Das Muster, das auf dem sanft gewölbten Körper des Gefäßes aufgetragen ist, verkörpert die Wertschätzung der Ära für Einfachheit und Authentizität, mit einem spontanen Rhythmus, der in der Pinselarbeit deutlich wird. Die Variationen in der Intensität und Diffusion des Eisenpigments ändern sich in Abhängigkeit von den Oxidationsbedingungen während des Brennens und verleihen dem Stück eine sanfte, warme Qualität, die den Betrachter anspricht.
Die frühe Hälfte des 15. Jahrhunderts, als dieses Gefäß geschaffen wurde, war eine Zeit der Erkundung für die Joseon-Dynastie, die versuchte, eine konfuzianische Ordnung zu etablieren, die mit ihren Gründungsidealen übereinstimmte, neben der Entwicklung einer entsprechenden Materialkultur. Buncheong-Ware entwickelte sich von der Opulenz des Goryeo-Celadon hin zu einer neuen Ästhetik, die Einfachheit und Rustikalität schätzte. Die freie Pinselarbeit, die in diesem Stück zu sehen ist und sich durch ihre Abkehr von Symmetrie und Proportion auszeichnet, exemplifiziert einen einzigartigen Ausdruck der frühen Joseon, in dem konfuzianische Zurückhaltung mit der Spontaneität der Volkskunst verwoben war.
In dieser Zeit wurde Buncheong-Ware oft als Tribut an den königlichen Hof und die Regierungsbehörden präsentiert und hatte einen bestimmten Status unter den oberen Klassen, einschließlich der Yangban. Gleichzeitig erlaubte ihre rustikale und zugängliche Natur, dass sie in das Leben der einfachen Leute eindrang. So wurde Buncheong-Ware kulturell als das "Gefäß des koreanischen Volkes" positioniert, das in der frühen Joseon-Zeit soziale Klassen überwand.

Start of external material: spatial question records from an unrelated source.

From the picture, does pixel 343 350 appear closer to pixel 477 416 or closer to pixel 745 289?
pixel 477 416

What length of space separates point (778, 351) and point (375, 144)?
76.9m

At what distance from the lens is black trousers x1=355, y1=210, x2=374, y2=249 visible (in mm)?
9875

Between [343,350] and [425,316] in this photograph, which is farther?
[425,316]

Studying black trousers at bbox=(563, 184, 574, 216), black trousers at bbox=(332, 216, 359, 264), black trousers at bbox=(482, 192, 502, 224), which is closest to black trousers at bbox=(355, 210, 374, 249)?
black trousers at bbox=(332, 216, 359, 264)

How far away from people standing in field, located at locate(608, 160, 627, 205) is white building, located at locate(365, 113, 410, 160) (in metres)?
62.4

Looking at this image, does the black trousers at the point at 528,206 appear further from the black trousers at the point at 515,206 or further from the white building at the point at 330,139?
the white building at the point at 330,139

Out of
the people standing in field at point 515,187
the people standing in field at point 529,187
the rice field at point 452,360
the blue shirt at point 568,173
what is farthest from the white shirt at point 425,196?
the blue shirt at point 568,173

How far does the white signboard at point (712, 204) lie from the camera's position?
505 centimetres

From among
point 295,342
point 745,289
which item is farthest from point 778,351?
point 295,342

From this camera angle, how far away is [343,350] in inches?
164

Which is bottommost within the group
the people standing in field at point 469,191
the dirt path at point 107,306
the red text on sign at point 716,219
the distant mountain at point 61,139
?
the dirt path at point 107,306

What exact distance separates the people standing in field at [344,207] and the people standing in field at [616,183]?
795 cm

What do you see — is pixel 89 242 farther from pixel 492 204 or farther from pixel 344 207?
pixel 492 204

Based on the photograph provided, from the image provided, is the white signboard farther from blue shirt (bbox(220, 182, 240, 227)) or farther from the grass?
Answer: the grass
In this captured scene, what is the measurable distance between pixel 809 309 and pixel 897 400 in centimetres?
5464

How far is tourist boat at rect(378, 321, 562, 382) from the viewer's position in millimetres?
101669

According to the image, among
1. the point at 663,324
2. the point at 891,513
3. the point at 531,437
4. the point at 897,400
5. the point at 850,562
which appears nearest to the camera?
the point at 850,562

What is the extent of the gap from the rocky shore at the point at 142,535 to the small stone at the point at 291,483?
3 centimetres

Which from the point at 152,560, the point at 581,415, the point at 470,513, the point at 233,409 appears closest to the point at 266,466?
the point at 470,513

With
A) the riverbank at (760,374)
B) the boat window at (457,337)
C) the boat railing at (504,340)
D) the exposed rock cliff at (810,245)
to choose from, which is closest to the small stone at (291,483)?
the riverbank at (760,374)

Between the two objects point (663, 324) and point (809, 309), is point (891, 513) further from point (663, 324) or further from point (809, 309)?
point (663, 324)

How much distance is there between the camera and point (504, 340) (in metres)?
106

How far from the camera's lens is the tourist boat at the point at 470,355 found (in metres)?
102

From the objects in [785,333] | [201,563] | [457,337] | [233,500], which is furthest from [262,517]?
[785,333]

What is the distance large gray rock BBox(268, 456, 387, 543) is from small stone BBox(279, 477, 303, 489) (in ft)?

Diese Ära markierte jedoch auch eine Übergangsphase, die zum Aufstieg des weißen Porzellans führte. Die Yangban-Klasse, die in reinem Weiß Tugend fand, begann allmählich, reinere und zurückhaltendere weiße Porzellane zu bevorzugen, was zu einer Verschiebung der Buncheong-Ware hin zur Alltagsnutzung unter der Bevölkerung führte. Dieses Gefäß, das inmitten solcher Transformationen entstand, kann als Relikt einer Zeit angesehen werden, in der Buncheong-Ware sowohl die Raffinesse der offiziellen Kultur als auch die Freiheit des populären Ausdrucks verkörperte.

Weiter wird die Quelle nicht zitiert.